L’innovation technologique s’accélère et entraîne des changements profonds de notre société. Le numérique a pénétré l’ensemble de nos activités. De fait, la production de données s’accroît. Qu’est-ce qu’une donnée ? C’est une information numérique, personnelle et anonyme, générée par un individu puis stockée sur un réseau. Plus ou moins consciemment, nous sommes tous producteurs de données. Les téléphones, les transports en commun, les sites internet que nous consultons, partout où se trouvent des capteurs, cette matière première est produite et collectée. Les sphères publiques et politiques, conscientes de la valeur et des enjeux de ces données se questionnent, pouvons-nous leur trouver un intérêt territorial ? Malheureusement l’exploitation des données est opaque, puisqu’à ce jour, ni l’État, ni les acteurs privés ou publics n’ont été capables de déterminer son modèle économique. Nous sommes à un instant déterminant, celui où tout est encore possible. Nicolas Douay, professeur en urbanisme et aménagement à l’Institut d’urbanisme et de géographie alpine (IUGA), propose dans son ouvrage L’urbanisme à l’heure du numérique deux scénarios, que nous avons sélectionnés pour illustrer nos réflexions.
Une projection optimiste, hors impact environnemental
Dans le premier scénario, l’approche cyber-optimiste, on imagine une société plus ouverte ; au service d’une démocratie directe où les citoyens pourraient participer plus librement grâce à l’émergence d’Internet. Des initiatives en ce sens existent déjà, comme en témoigne Davy Coateval, Directeur des projets innovants chez Orange au sein de la délégation régionale Alpes : « Aujourd’hui la vie administrative est digitale, ce qui exclut une partie de la population. Avec ses maisons digitales, Orange a formé des millions de femmes à l’utilisation du numérique. » Internet permet de généraliser l’accès à l’information même pour les populations les plus marginalisées. En effet, le numérique peut être un levier de développement. D’après la Banque Mondiale, augmenter le débit Internet de 10 % en Afrique permettrait par exemple de générer 1 % de PIB supplémentaire. Bien sûr, ces estimations sont subjectives dans la mesure où le PIB ne prend pas en compte le coût environnemental. La pollution numérique produite par les data centers ou l’extraction de terres rares sont en effet des préoccupations majeures pour les prochaines décennies.
Un scénario dystopique…
À l’inverse, dans le second scénario, l’approche cyber-pessimiste, Internet est une technique au service d’une nouvelle élite qui répond aux intérêts de grands groupes privés et organise une surveillance généralisée des comportements. Les GAFAM, géants d’Internet, ont la mainmise sur nos données. De ce point de vue, les hackers, le tracking* publicitaire ou encore le darknet* menacent l’intérêt général. Les élections municipales de 2020 seront-elles la cible des fake-news* ? Notre système démocratique pourrait être mis en péril par ces intrusions numériques malveillantes.

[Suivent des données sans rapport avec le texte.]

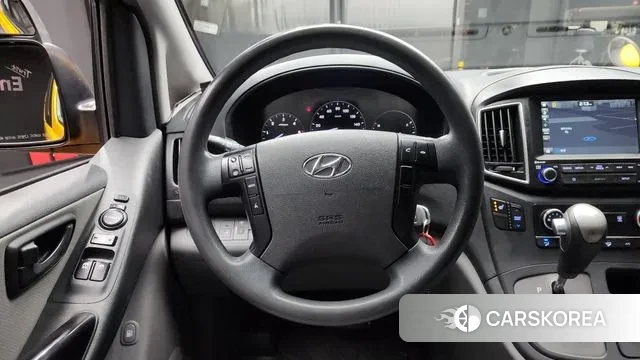 Hyundai The New Grand Starex 2019 Желтый из Кореи, фото 4
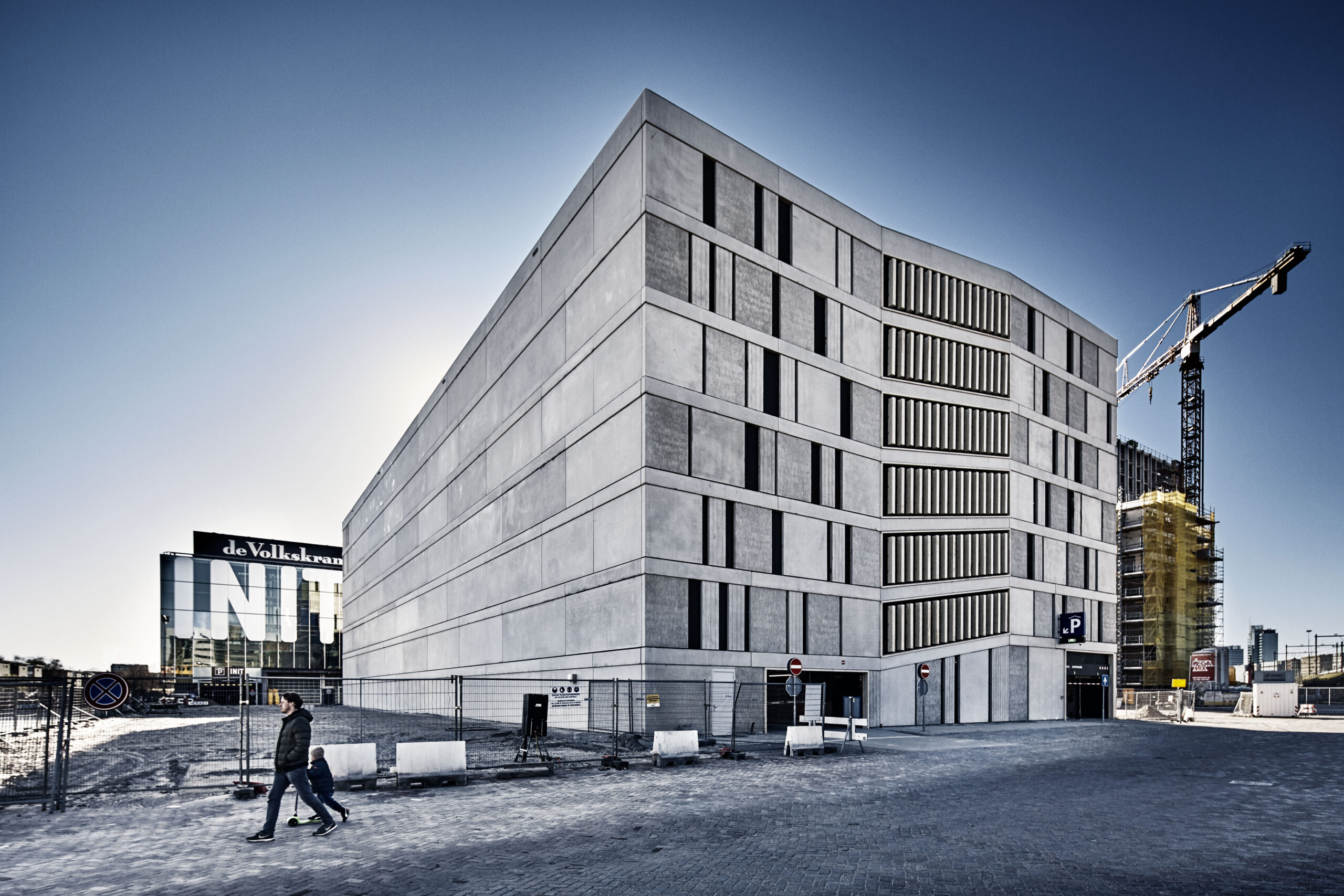 Oostenburg - Amsterdam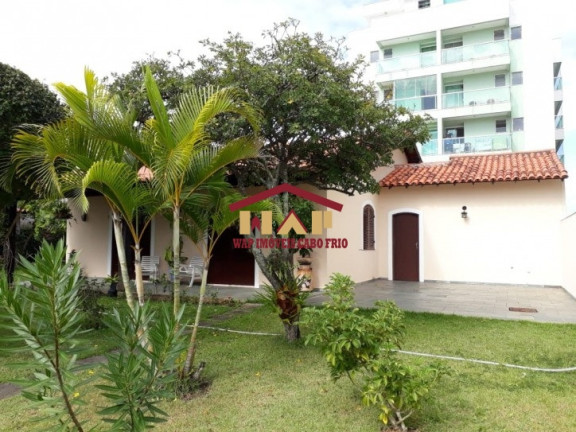 Imagem Casa com 3 Quartos à Venda, 720 m² em Braga - Cabo Frio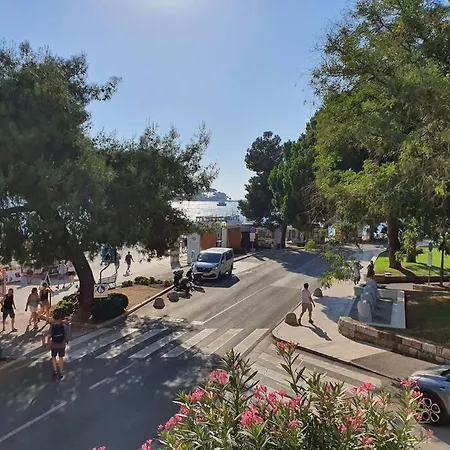 Vista Mare Apartman Porec
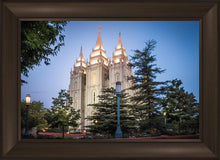 Load image into Gallery viewer, Salt Lake City Temple Early Morning Blessings
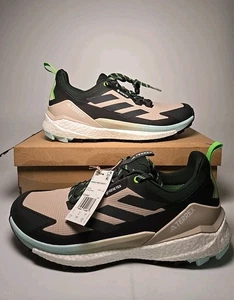 Adidas TERREX FREE HIKER 2 LOW GORE-TEX SENDERISMO IG5462 Hombres Zapatos Exterior 11.5 D - Imagen 1 de 6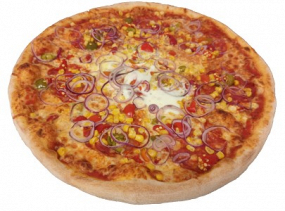 14. MEXIKO | velká - 40 cm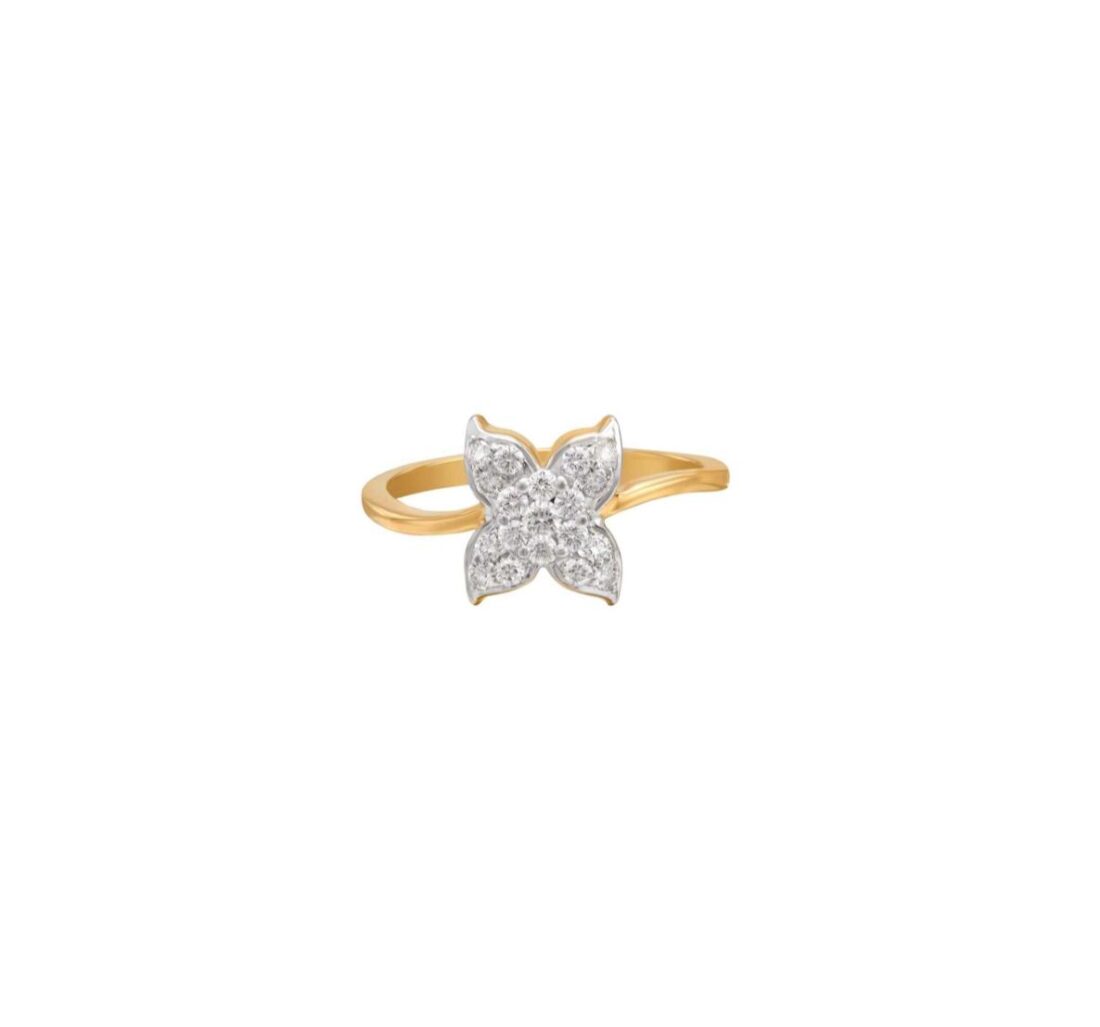 meridian diamond ring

Un mode de gouvernance où la donnée est un bien commun
La société semble désormais chercher de nouvelles forces, le pouvoir reviendra-t-il à ceux qui détiennent la donnée ? Si oui, nous pensons que la donnée doit devenir un bien commun. D’après l’approche des communs d’Élinor Ostrom, ces biens requièrent une gestion collective et horizontale, à laquelle chacun a accès et dont personne n’est propriétaire. Par ce mode de gouvernance, la donnée pourrait être utilisée pour renforcer la collectivité en proposant des services publics vraiment adaptés aux demandes et besoins des citoyens. C’était une idée centrale du projet GREAT (candidat à l’appel à manifestation d’intérêt "Territoire d’innovation de grande ambition”) à Grenoble qui visait à mettre en relation les acteurs du territoire grenoblois et les citoyens grâce à la donnée. Seulement, la métropole est un lieu incandescent ou des radicalités s’expriment. Des minorités opposées au « progrès » et au mythe de la croissance prônent la déconnexion. Arrêter de donner ses données, c’est l’idée qu’avant de pencher pour l’un des scénarios, une première option réside dans le choix des informations personnelles que l’on décide ou non de transmettre. Toutefois, la responsabilité individuelle doit être soutenue par une volonté politique forte. À quand une mobilisation des pouvoirs publiques sur la question des données ?
* hackers : s’entend ici comme un informaticien en capacité de vampiriser les données privées ou personnelles. tracking publicitaire : dispositif informatique qui permet de pister la navigation des internautes à des fins de ciblage publicitaire. darknet : ou Internet caché, réseau spécifique qui permet de communiquer de manière anonyme. fake-news : Informations mensongères relayées par Internet ou les réseaux sociaux.